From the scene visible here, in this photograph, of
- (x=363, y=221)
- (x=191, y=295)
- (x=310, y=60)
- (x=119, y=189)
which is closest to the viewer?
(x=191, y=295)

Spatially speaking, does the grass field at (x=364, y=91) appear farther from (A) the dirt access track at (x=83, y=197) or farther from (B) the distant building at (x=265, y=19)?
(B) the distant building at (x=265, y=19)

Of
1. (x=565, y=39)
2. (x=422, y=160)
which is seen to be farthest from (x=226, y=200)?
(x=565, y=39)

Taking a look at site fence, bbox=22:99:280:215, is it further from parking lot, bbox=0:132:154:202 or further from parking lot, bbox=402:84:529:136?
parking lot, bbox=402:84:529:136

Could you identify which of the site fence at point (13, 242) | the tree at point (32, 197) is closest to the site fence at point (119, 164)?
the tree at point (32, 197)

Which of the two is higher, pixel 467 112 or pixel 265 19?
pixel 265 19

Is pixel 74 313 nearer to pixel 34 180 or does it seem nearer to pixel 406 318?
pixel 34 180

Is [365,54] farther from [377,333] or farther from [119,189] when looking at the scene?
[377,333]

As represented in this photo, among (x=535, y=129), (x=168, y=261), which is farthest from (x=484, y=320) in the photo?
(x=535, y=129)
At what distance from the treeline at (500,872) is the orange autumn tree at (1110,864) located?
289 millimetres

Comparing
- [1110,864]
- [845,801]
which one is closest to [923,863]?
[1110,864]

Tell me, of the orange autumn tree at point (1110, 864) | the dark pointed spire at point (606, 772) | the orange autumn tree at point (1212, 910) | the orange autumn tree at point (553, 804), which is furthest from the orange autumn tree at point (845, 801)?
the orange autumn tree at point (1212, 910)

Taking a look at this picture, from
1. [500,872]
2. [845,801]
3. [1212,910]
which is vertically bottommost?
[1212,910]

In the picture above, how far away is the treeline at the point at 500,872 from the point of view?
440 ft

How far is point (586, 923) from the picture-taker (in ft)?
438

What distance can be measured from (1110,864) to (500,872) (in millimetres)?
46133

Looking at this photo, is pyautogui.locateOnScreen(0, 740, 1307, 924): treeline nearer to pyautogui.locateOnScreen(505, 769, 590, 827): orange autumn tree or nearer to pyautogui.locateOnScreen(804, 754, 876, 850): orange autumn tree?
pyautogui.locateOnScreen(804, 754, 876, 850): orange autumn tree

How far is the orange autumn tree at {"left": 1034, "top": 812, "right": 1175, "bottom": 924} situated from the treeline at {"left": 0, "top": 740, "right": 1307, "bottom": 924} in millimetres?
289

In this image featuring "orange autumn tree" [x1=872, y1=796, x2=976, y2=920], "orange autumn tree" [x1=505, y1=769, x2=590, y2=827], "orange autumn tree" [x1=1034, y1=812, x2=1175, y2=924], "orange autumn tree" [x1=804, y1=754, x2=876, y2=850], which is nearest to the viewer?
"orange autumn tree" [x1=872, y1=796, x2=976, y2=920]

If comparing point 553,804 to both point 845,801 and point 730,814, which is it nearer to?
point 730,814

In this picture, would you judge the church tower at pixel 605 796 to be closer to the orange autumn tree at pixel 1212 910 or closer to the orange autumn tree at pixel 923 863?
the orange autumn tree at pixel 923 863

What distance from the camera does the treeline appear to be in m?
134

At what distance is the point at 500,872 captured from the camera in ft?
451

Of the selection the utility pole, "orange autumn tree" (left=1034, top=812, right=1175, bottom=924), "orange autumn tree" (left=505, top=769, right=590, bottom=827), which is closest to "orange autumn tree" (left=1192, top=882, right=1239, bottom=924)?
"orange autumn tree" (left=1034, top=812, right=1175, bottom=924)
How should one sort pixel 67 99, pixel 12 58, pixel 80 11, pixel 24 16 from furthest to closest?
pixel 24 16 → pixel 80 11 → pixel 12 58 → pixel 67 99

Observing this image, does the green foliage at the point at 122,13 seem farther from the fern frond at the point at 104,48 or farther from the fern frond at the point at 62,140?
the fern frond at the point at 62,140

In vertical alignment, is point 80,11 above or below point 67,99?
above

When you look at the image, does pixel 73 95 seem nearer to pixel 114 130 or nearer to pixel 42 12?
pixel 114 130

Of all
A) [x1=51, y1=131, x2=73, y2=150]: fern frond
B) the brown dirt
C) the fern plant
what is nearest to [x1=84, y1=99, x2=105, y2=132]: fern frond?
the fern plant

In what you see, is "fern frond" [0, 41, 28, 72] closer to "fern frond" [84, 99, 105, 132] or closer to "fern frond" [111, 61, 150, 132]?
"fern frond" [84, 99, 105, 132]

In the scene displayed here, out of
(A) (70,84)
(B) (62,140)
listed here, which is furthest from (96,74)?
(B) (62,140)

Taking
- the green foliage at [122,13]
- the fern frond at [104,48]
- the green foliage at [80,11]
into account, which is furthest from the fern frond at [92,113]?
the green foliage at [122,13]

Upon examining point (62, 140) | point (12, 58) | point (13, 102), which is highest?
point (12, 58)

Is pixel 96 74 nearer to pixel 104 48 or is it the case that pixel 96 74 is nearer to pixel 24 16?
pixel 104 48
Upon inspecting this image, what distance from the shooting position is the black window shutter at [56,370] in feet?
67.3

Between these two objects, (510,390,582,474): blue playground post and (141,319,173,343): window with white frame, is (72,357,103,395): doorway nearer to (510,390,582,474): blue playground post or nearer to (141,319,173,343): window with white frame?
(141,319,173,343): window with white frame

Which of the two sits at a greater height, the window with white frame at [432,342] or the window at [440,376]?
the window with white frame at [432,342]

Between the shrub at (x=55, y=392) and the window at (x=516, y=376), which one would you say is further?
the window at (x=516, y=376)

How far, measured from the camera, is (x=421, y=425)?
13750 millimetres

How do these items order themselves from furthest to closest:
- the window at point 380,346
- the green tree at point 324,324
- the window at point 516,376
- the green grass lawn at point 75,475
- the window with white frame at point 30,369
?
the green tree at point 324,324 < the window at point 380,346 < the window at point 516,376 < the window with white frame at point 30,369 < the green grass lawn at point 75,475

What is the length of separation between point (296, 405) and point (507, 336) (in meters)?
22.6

········

Quote only the lines from the one containing "Which of the two sits" through the final line of the records, with both ends included.

RESPONSE -
Which of the two sits at a greater height, the window with white frame at [432,342] or the window at [440,376]?
the window with white frame at [432,342]

Between the shrub at (x=55, y=392) and the window at (x=516, y=376), which one would you say is further?
the window at (x=516, y=376)

How far, measured from the camera, is (x=421, y=425)?
13750 millimetres

How do these items order themselves from furthest to closest:
- the window at point 380,346
- the green tree at point 324,324
- the window at point 516,376
- the green grass lawn at point 75,475
- the window with white frame at point 30,369
?
the green tree at point 324,324 < the window at point 380,346 < the window at point 516,376 < the window with white frame at point 30,369 < the green grass lawn at point 75,475

What is the length of separation between point (296, 405) and point (507, 336) (in meters)?
22.6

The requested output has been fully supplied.